Work item:
Give back the exact lines of the material below from the one containing "Woman in dental" through the one containing "Fried red perch", and no pictures.

Input material:
========================================
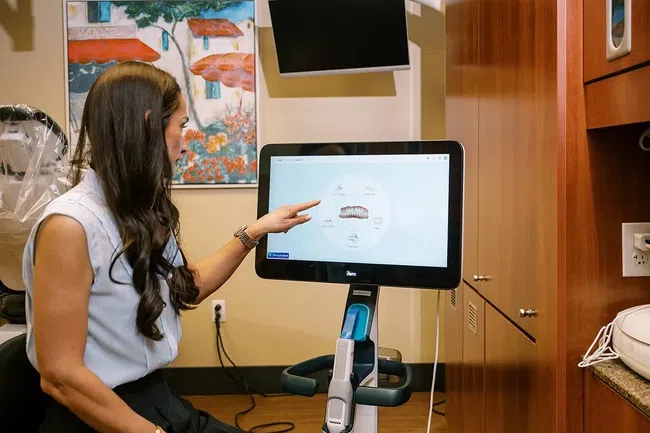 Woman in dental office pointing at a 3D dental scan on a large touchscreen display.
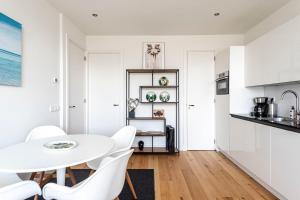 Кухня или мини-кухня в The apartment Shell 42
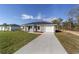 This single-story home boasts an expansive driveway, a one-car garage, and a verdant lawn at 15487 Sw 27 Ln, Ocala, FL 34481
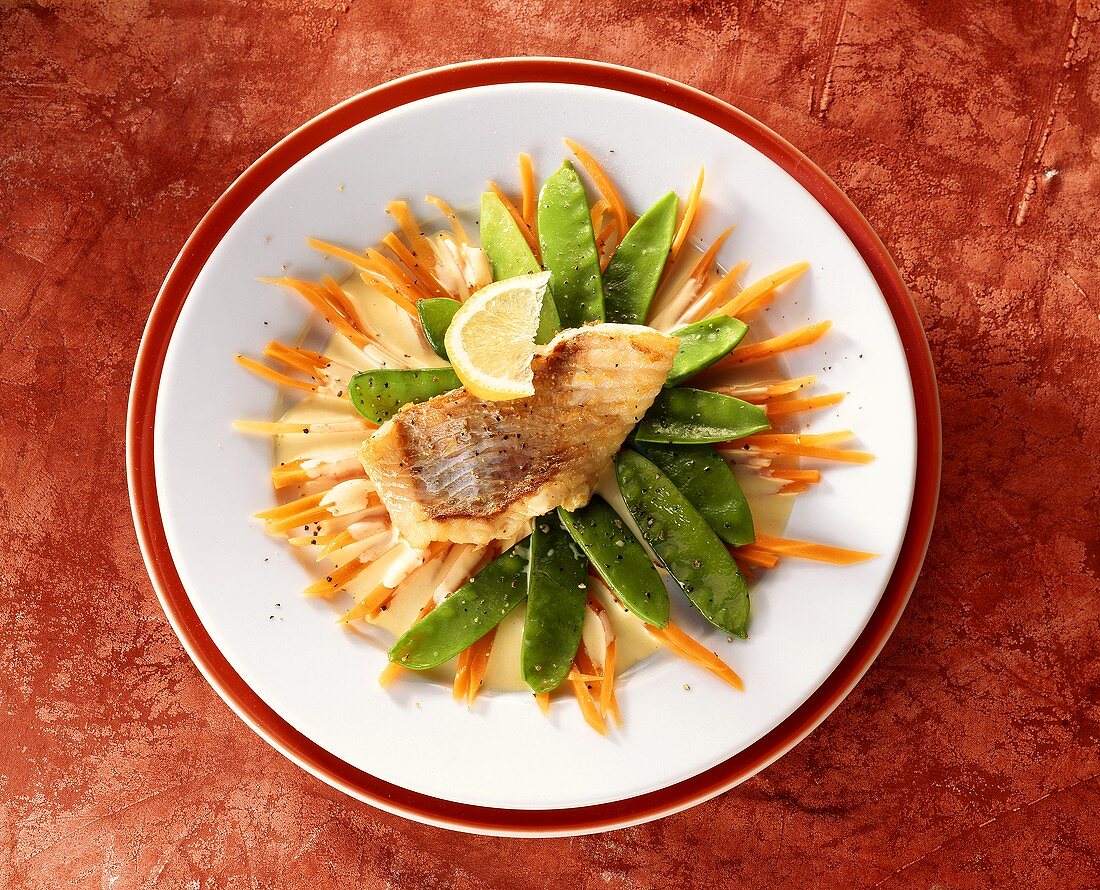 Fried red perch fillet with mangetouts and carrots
========================================
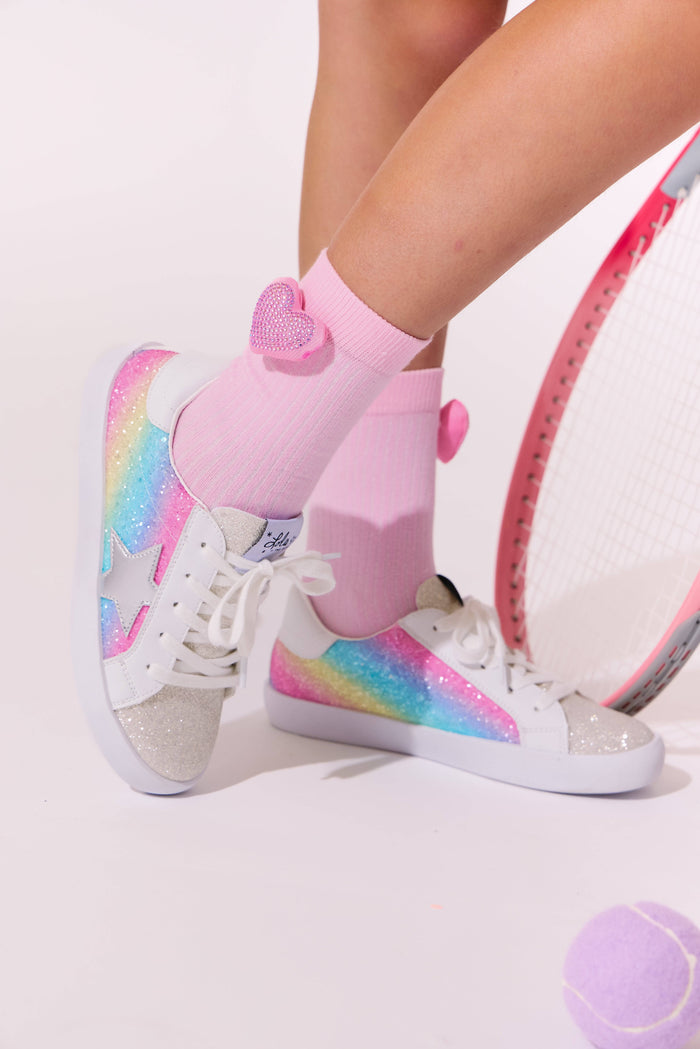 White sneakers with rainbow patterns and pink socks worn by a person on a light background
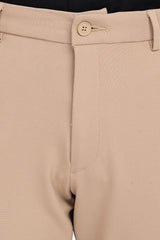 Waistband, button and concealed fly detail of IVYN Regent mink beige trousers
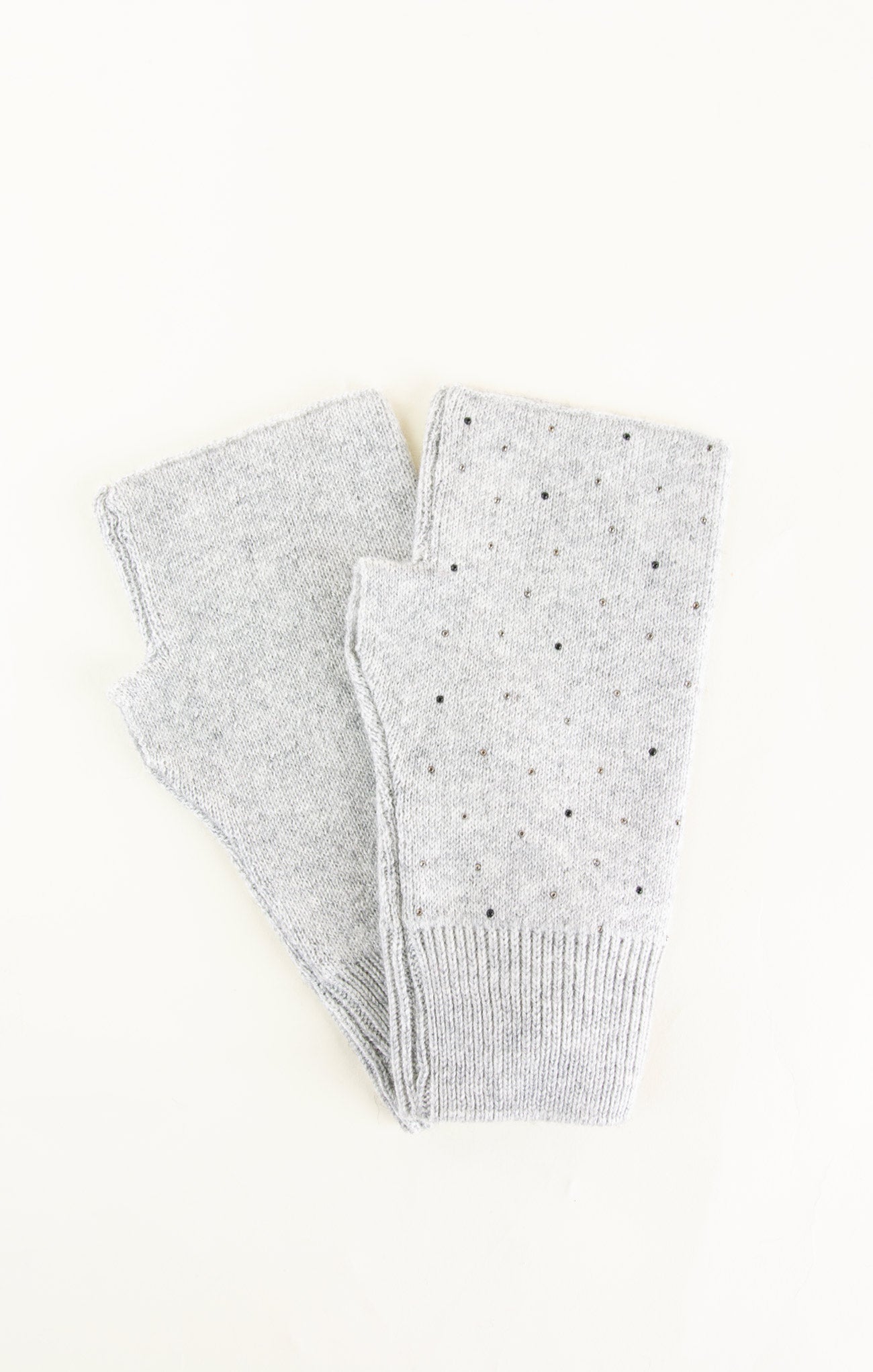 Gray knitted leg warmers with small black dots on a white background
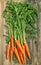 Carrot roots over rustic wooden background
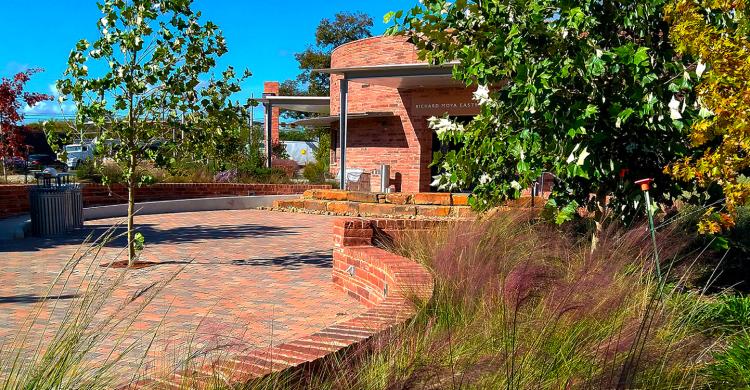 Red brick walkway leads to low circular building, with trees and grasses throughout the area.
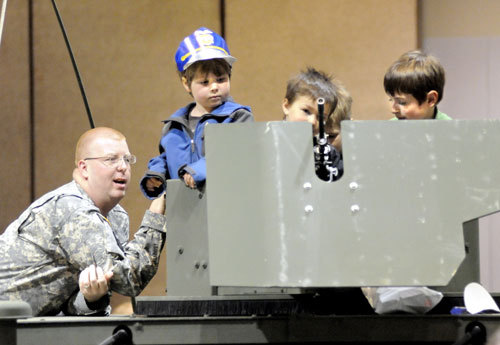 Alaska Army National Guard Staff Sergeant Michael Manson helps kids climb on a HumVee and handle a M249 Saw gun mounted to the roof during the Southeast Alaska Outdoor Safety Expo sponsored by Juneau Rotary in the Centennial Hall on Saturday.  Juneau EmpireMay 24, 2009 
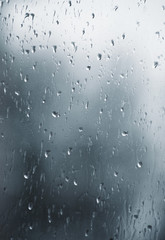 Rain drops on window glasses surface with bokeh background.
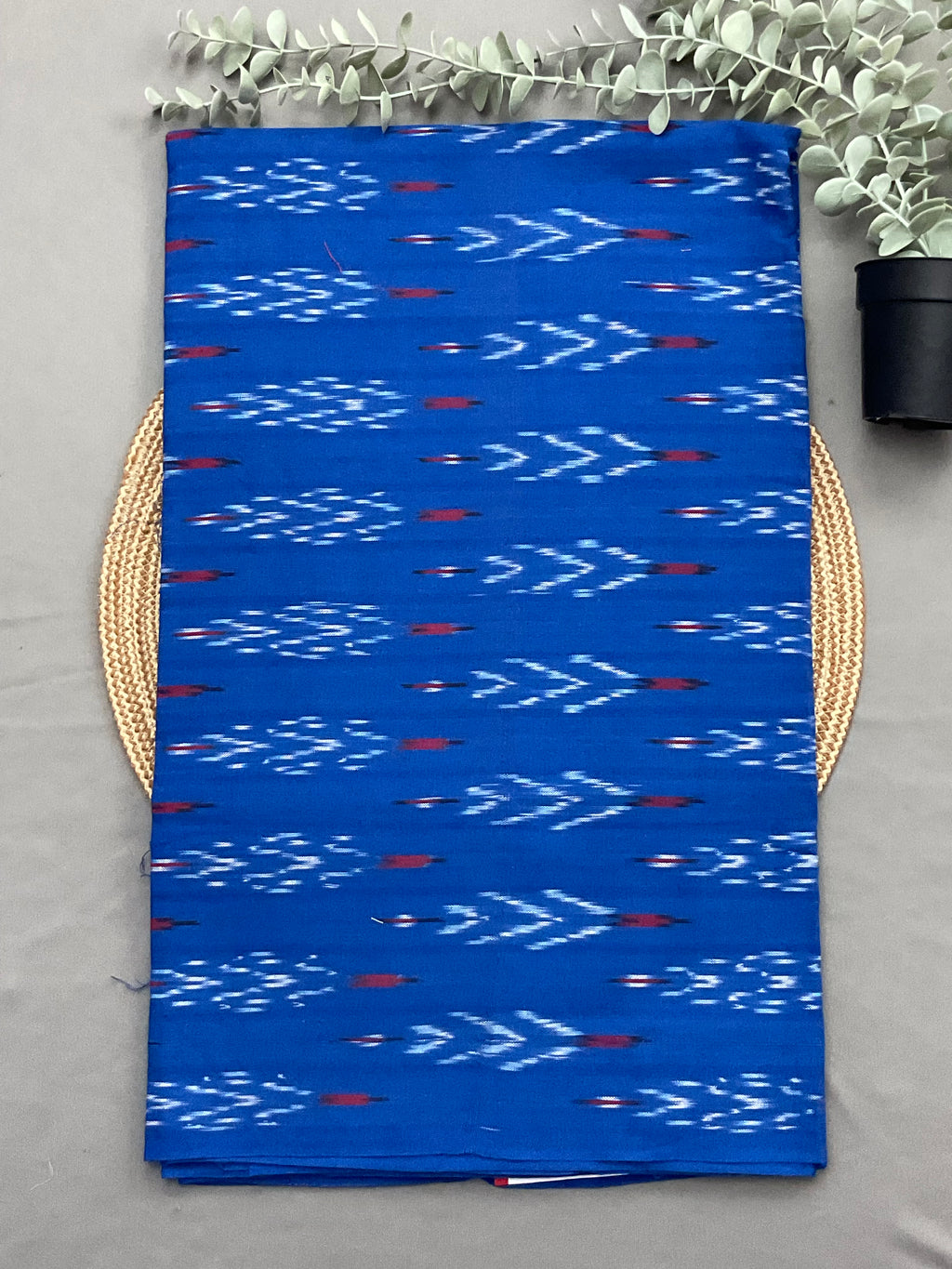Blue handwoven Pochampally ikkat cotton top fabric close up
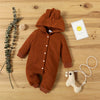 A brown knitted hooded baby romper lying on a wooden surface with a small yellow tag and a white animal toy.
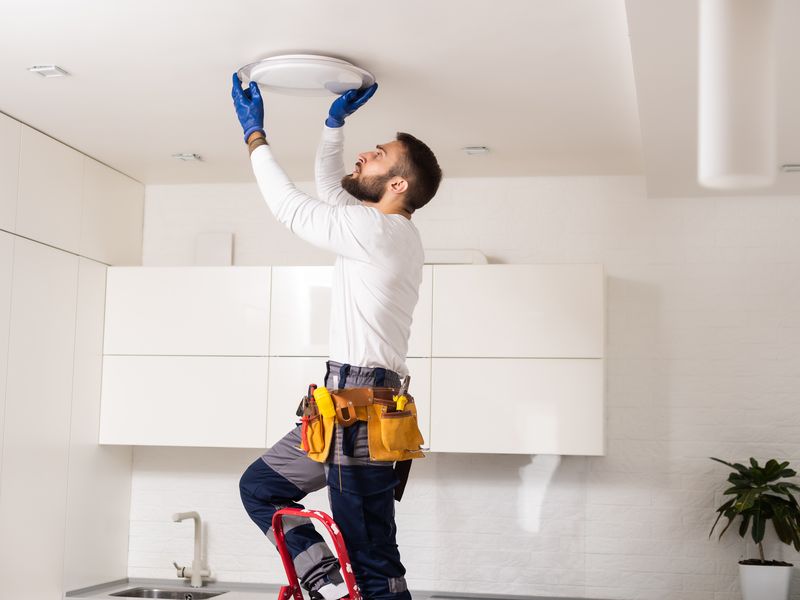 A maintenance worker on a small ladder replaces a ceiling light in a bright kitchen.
========================================
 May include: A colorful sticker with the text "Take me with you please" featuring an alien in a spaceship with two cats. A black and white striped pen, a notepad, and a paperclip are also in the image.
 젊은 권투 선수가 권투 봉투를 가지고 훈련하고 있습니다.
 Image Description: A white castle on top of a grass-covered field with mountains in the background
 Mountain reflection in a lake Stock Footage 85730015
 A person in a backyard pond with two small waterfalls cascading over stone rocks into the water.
========================================
Response box:
 Woman in dental office pointing at a 3D dental scan on a large touchscreen display.
 Кухня или мини-кухня в The apartment Shell 42
 This single-story home boasts an expansive driveway, a one-car garage, and a verdant lawn at 15487 Sw 27 Ln, Ocala, FL 34481
 Fried red perch fillet with mangetouts and carrots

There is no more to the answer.